LA COMMISSION AFRICAINE DES DROITS HUMAINS ET DES PEUPLES

Communiqué de presse 18.1.2016 à Addis-Abeba, Ethiopie: Lancement de la campagne pour la dépénalisation de l’avortement en Afrique: les femmes et les filles en Afrique comptent sur nous pour sauver leurS vieS!

La Commission Africaine des Droits Humains et des Peuples (CADHP) à travers le mécanisme du Rapporteur Spécial sur les droits des femmes en Afrique, conformément à sa Résolution sur la santé et les droits reproductifs des femmes en Afrique, 2007, et à son engagement pris en mars 2015 à Nairobi par le biais d’un communiqué sur la responsabilisation pour la santé reproductive des femmes; a lancé aujourd’hui une campagne continentale pour la dépénalisation de l’avortement en Afrique. La CADHP a fait cela afin d’attirer l’attention sur l’avortement à risque qui constitue une menace grave aux droits des femmes et des filles à la santé sexuelle et reproductive.

Selon l’Organisation Mondiale de la Santé (OMS), l’avortement à risque continue d’être une crise de santé publique et l’un des plus gros contributeurs de la mortalité maternelle et de la morbidité en Afrique, qui représente jusqu’à 30% des décès maternels dans de nombreux pays d’Afrique subsaharienne. L’OMS estime que plus de 6 millions d’avortements dangereux se produisent en Afrique, entrainant ainsi 29.000 morts et d’innombrables blessées graves et handicapées chaque année pour les pauvres femmes et filles africaines de moins de 25 ans qui sont principalement basées en milieu rural.
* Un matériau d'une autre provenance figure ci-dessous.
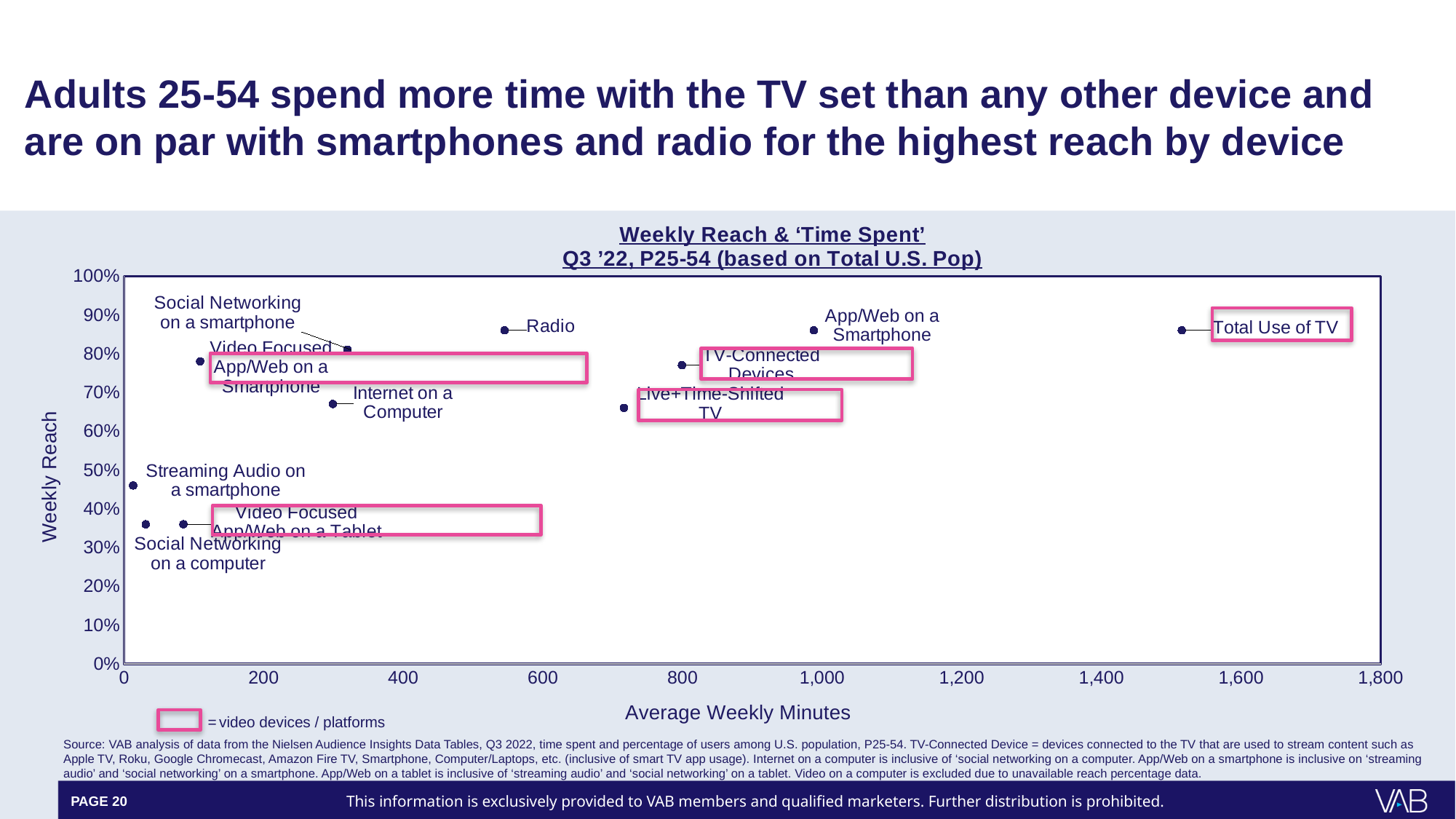
Which device/platform has the lowest Average Weekly Minutes? Streaming Audio on a smartphone Which device/platform has the highest Average Weekly Minutes? Total Use of TV Is the Weekly Reach for Streaming Audio on a smartphone greater or less than 50%? less Which has more Average Weekly Minutes, Total Use of TV or Radio? Total Use of TV What is the label of the horizontal axis of the chart? Average Weekly Minutes Is the Weekly Reach for Live+Time-Shifted TV greater or less than 70%? less How many data points are plotted on the chart? 11 Is the Average Weekly Minutes value for Total Use of TV greater or less than 1,400? greater What kind of chart is shown on the slide? Scatter chart Which has a higher Weekly Reach, Radio or Streaming Audio on a smartphone? Radio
La CADHP craint que ces décès se produisent en partie à cause des lois qui criminalisent l’avortement sur la simple présomption que la menace d’arrestation ou d’emprisonnement va empêcher les femmes et les filles d’avoir des avortements. Nous sommes d’accord avec l’OMS que le fait de rendre l’avortement illégal ne diminue en rien le taux d’avortement ni ne dissuade les femmes d’avorter. Ce qui se passe plutôt c’est qu’un plus grand nombre de femmes sont poussées à l’avortement non médicalisé où elles ont accès à des avortements dangereux. Il est temps de mettre un terme à ces décès.

La CADHP s’est engagée à pousser les Etats à se conformer à leurs engagements en vertu de la Charte Africaine des Droits Humains et des Peuples et du Protocole à la Charte Africaine des Droits Humains et des Peuples relatif aux Droits de la Femme en Afrique (Protocole de Maputo); le Plan d’action de Maputo; et la Campagne pour la Réduction Accélérée de la Mortalité Maternelle en Afrique (CARMMA).

A ce propos, la CADHP lance un appel aux chefs d’Etat et de gouvernement de démontrer leur engagement à préserver les vies des femmes et des jeunes filles africaines en dépénalisant l’avortement dans leurs pays respectifs.